Last week, National Book Award winner Jonathan Franzen published an article in The New Yorker despairing for our future world. Two days ago, at a bookstore I listened to novelist Jonathan Safran Foer make the case that the best individual action anyone could take against climate change right now was to become vegan. Last night, teenage activist Greta Thunberg shouted her pain at the lack of response to our climate crisis by adults before the United Nations. This morning, I drank coffee while Paul McCartney sang “Despite Repeated Warnings” about a ship’s captain who refuses to see what’s in front of him.
Lately, the artists and children have been speaking about our future in a way that the scientists and science writers haven’t been able to express. Despite decades of trying, we have not made ourselves understood.
When I was interviewed by NPR about my popular-science book Spineless last year, I was asked, “Are jellyfish a canary in the coal mine?” I riled at the metaphor, seeing it as crass and sensationalist, trying to summarize years of research into a few words. I asked the reporter to use a different description.
But now, after steeping myself in coral science for the better part of a year working on my next book, I recognize that the canaries had already died and I had just refused to say it out loud. I wanted to keep working in the mine of my everyday life, living as I had been. I didn’t want to be the one to set off alarms about the air filling with polluting gas. Now I know the yellow-feathered carcasses are strewn everywhere.

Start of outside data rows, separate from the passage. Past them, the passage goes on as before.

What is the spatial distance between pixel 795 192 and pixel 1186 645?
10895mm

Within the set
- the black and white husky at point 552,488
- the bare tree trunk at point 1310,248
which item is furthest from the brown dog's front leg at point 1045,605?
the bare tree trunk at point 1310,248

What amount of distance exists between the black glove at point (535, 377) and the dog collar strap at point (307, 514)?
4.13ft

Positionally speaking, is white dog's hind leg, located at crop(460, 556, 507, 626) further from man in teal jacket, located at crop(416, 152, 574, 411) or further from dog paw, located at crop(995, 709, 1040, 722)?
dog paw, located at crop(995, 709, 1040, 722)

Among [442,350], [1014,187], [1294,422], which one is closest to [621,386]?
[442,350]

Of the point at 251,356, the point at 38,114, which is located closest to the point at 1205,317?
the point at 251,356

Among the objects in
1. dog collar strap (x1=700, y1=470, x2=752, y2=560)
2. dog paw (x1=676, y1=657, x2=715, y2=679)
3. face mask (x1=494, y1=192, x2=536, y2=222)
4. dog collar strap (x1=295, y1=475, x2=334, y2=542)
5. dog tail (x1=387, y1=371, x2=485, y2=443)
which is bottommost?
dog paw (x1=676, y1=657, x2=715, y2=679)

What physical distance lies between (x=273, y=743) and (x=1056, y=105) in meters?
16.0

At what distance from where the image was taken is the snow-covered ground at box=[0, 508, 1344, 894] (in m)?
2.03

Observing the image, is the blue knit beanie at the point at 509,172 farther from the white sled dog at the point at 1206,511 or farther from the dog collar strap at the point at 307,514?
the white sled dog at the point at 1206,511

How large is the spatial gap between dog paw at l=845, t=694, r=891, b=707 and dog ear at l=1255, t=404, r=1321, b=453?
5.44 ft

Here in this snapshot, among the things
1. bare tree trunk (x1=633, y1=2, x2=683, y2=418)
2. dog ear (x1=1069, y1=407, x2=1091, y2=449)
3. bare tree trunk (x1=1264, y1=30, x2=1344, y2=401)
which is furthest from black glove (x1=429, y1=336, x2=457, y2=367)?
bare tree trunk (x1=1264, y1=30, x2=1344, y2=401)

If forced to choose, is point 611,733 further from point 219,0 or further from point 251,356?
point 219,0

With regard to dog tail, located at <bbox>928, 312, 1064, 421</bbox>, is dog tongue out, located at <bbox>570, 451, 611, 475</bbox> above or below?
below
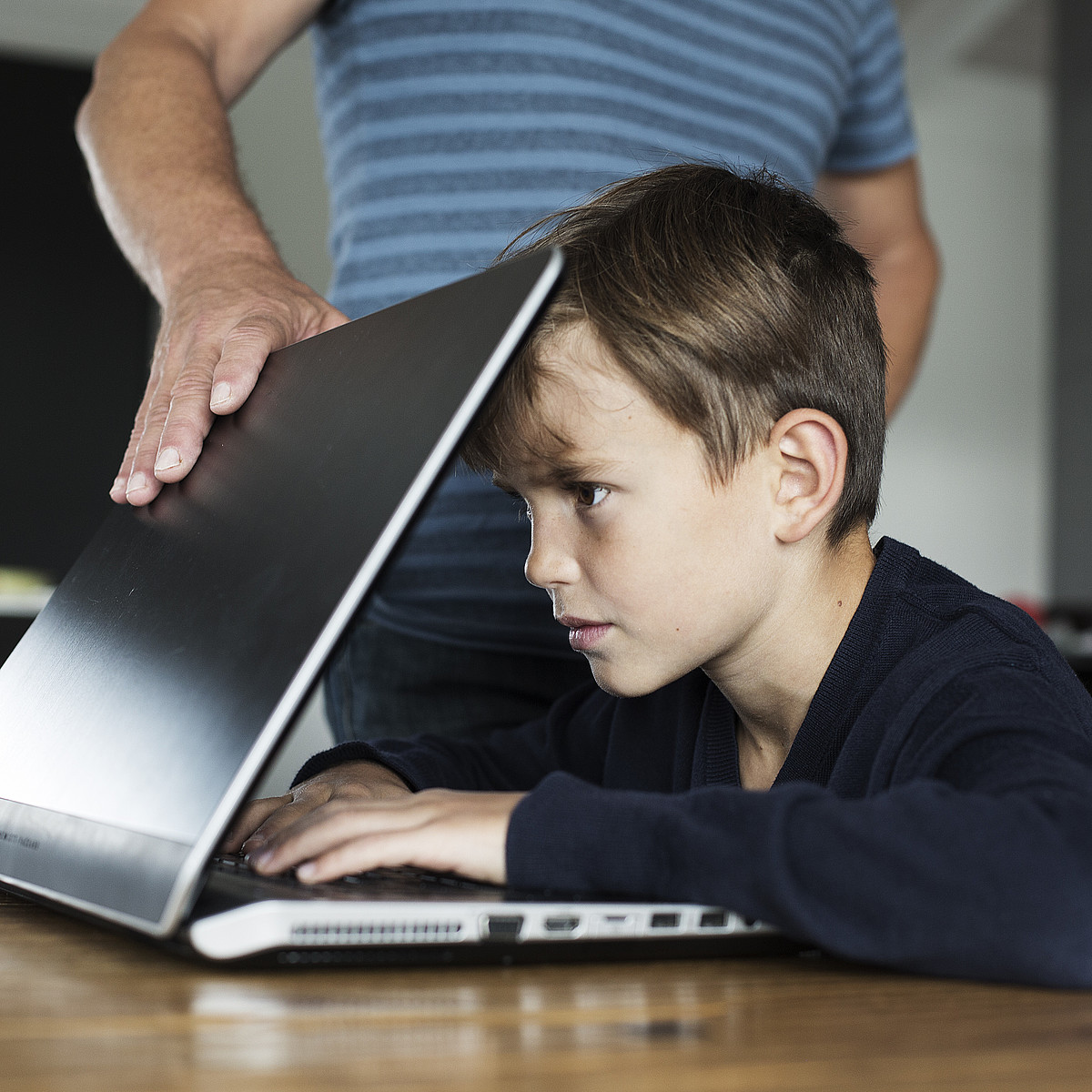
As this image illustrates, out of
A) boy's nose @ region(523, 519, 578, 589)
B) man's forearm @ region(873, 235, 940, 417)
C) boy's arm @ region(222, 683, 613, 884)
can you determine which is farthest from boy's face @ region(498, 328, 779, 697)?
man's forearm @ region(873, 235, 940, 417)

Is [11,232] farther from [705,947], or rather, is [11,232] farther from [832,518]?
[705,947]

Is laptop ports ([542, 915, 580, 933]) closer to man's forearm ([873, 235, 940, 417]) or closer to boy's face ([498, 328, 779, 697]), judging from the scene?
boy's face ([498, 328, 779, 697])

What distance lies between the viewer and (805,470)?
2.69 ft

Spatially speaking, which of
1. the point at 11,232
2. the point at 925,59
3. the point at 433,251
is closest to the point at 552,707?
the point at 433,251

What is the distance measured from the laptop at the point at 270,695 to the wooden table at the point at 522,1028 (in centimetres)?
2

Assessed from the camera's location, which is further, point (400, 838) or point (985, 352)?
point (985, 352)

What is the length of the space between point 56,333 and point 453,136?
11.2 ft

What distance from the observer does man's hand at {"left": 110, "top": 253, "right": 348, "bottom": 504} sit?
72 centimetres

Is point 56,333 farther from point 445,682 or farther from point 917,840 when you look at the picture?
point 917,840

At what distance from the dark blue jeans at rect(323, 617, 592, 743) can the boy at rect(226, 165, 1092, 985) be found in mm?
100

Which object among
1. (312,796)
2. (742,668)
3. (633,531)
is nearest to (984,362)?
(742,668)

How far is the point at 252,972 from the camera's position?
481 mm

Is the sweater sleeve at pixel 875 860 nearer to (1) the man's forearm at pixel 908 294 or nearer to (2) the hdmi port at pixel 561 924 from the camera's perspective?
(2) the hdmi port at pixel 561 924

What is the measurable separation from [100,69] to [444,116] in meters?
0.31
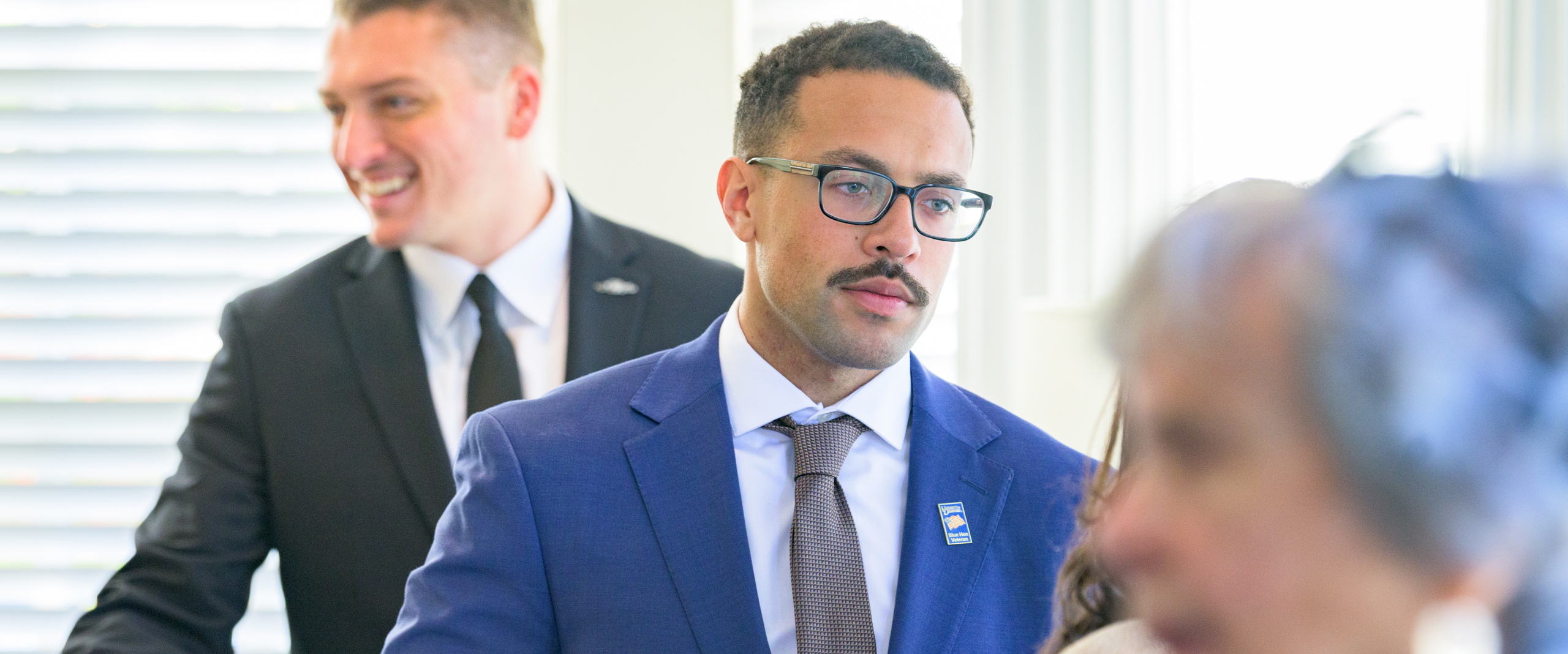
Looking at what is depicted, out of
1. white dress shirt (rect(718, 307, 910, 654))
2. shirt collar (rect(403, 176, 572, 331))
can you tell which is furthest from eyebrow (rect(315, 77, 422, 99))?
white dress shirt (rect(718, 307, 910, 654))

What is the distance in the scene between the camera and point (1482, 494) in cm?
50

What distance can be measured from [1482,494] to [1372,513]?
4 centimetres

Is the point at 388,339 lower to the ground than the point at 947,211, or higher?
lower

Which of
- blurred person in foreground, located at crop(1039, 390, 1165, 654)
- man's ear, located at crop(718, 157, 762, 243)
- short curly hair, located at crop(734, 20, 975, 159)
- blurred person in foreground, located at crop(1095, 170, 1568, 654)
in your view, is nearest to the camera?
blurred person in foreground, located at crop(1095, 170, 1568, 654)

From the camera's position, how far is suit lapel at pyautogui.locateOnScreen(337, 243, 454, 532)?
2.31m

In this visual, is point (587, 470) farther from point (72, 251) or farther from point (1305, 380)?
point (72, 251)

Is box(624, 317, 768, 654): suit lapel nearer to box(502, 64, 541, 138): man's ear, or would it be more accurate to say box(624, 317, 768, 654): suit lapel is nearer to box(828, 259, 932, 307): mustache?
box(828, 259, 932, 307): mustache

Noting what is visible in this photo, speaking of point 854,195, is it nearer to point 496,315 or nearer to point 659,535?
point 659,535

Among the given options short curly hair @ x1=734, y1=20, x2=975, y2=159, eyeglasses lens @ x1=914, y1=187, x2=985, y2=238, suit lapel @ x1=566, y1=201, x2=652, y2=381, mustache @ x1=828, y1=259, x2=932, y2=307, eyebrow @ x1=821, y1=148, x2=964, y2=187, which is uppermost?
short curly hair @ x1=734, y1=20, x2=975, y2=159

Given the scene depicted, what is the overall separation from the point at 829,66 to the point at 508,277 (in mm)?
935

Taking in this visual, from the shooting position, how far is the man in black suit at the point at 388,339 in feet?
7.59

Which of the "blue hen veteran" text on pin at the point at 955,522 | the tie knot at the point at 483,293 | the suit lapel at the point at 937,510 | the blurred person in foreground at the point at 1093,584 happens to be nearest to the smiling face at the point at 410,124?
the tie knot at the point at 483,293

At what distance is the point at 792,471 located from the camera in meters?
1.77

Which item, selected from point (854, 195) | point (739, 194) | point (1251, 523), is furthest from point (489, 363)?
point (1251, 523)
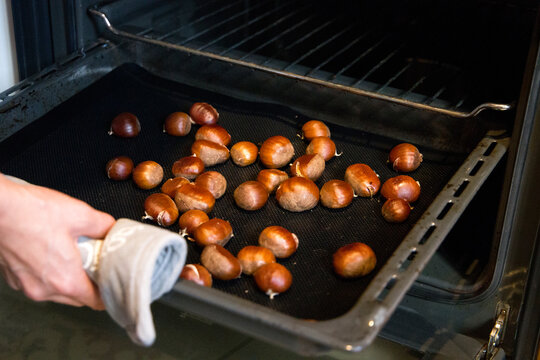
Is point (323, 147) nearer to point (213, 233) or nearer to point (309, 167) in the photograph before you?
point (309, 167)

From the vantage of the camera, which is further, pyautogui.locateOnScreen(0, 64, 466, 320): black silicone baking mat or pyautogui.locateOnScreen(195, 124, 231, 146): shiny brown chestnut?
pyautogui.locateOnScreen(195, 124, 231, 146): shiny brown chestnut

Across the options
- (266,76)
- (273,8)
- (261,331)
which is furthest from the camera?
(273,8)

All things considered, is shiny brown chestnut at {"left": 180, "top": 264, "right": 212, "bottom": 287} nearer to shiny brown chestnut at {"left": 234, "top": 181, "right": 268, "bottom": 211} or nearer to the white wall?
shiny brown chestnut at {"left": 234, "top": 181, "right": 268, "bottom": 211}

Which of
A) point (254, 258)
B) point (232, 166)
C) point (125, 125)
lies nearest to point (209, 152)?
point (232, 166)

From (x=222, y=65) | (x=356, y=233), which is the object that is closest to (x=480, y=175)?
(x=356, y=233)

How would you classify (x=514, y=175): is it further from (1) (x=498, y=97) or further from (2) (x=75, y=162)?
(2) (x=75, y=162)

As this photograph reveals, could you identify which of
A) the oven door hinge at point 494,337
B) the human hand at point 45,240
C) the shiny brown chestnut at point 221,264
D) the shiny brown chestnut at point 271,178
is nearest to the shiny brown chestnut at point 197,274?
the shiny brown chestnut at point 221,264

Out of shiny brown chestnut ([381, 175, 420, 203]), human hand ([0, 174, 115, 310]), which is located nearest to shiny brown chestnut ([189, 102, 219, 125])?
shiny brown chestnut ([381, 175, 420, 203])
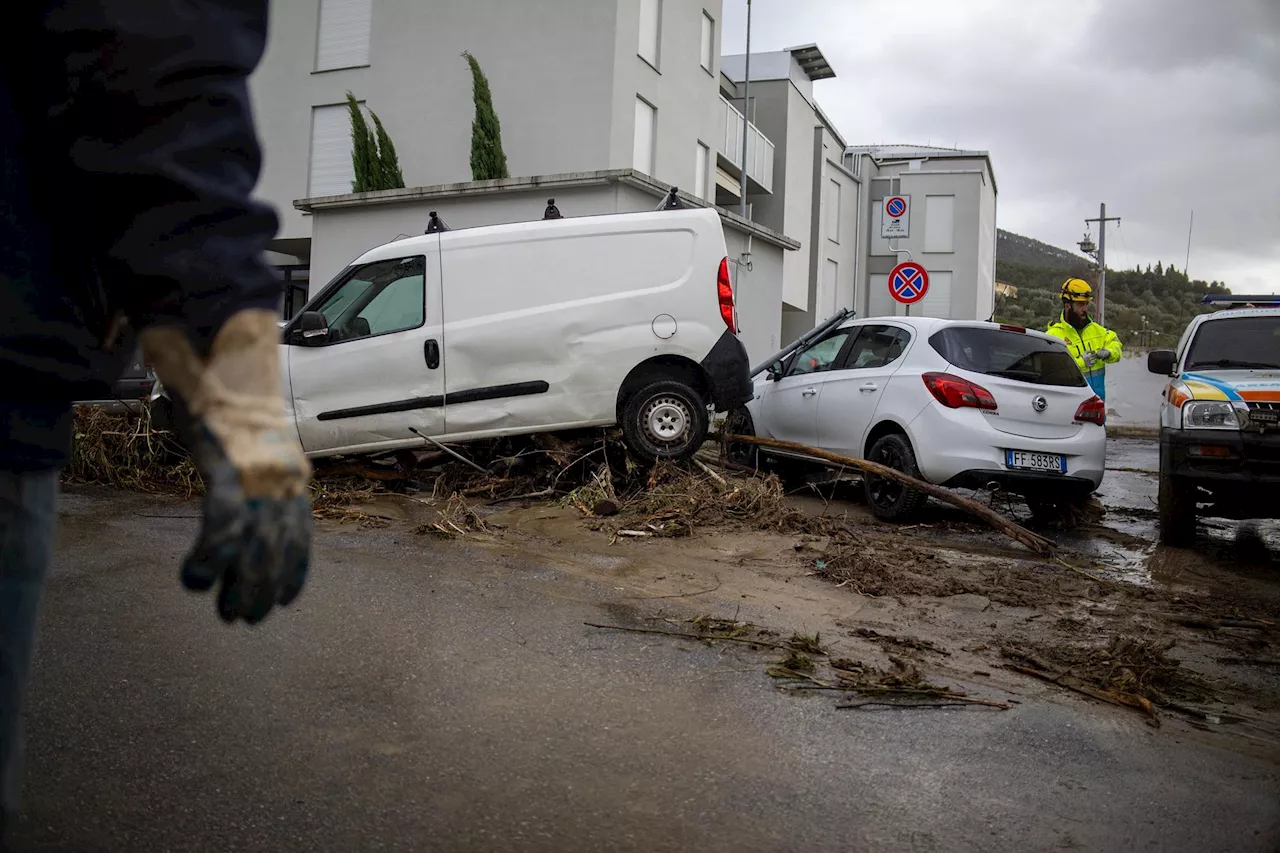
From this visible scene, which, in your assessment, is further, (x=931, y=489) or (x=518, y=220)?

The only question left is: will we find the exit?
If I believed in an external god or gods, I’d say that they had created this problem to test humanity in the most difficult way possible. Climate change is a trial of our ability to do the two things that we humans find hardest: to cooperate and to quench our selfishness. Let’s see how they handle this one, I imagine them scheming high above in heaven or on Mount Olympus.
Jonathan Safran Foer said that climate change is a hard story to tell because it has a slow moving plot and few good characters. But it is a perfect moral problem: the kind of problem faced by Eve, by Noah, by Adam, by Odysseus, by Hamlet, the list goes on. Do I heed the warning, or do I do as I want? Do I accept the call, or ignore it and continue with life as it was? Do I respond to the greater good, or not?
When I was young, my grandfather used to tell me Old Testament stories. One of my favorites was the Tower of Babel: A long time ago, in a place called Babel that no longer exists, the people decided to build a tower to the clouds in order to be closer to the divine. They began working, constructing a foundation, a first floor, and a second and a third. Together, the people of Babel built a structure that rose higher than the trees, higher than the hillsides, upward and upward.
God looked down saw a rising tower. What hubris, he thought, to imagine that the people believe they can find me in the clouds. So what did God do? Did God throw a tantrum in the form of a hurricane? Did he pummel them with hailstones? No, God did something much more clever and decisive.
God unleashed the languages of the world on the people. All of a sudden a builder asking his neighbor for a hammer couldn’t be understood. A man needing nails was answered with a quizzical look. No one could communicate with each other. Misunderstanding erupted. Fights broke out. The tower was abandoned.
Our world feels overwhelmed by misunderstanding.
Monday morning driving my daughter to school, I told her that a letter to the editor that I wrote was published in our local newspaper. She read it on my phone while we stopped at a red light.
“What do you think?” I asked.
“You sound mad,” she said.
“Really?” I asked.
“Mad in a good way,” she said.
“Actually,” I answered. “That makes me feel proud.”
I don’t believe in an external god controlling our actions or behaviors. I believe that divinity emerges from us as a collective. For me, that kind of divinity is the ultimate creator of humanity’s greatest achievements: love, joy, and connection. That divinity is also the creator of humanity’s greatest failures: war, corruption, and, urgently, climate change.
So to me we are, in fact, the gods who created this greatest of challenges before us. We have tasked ourselves with the ultimate test of our own humanity. If we succeed, we get to keep our earth. If we fail, we lose our future.
Solving climate change doesn’t just mean just asking for the hammer or the nails to build one more level higher. It means overcoming the barriers of scientific language the way that the artists and children are, so that everyone can understand what’s at stake. It means screwing up our courage and saying what we know when we know it. It means admitting when we are mad that we waited too long. It means using anger to connect rather than avoid. It means resisting the urge to fight and tell the truth instead. The only way to buck the curse of the Tower of Babel is to keep trying to figure out a way to talk to each other.
The one thing I know for certain: no one is going to find the exit alone.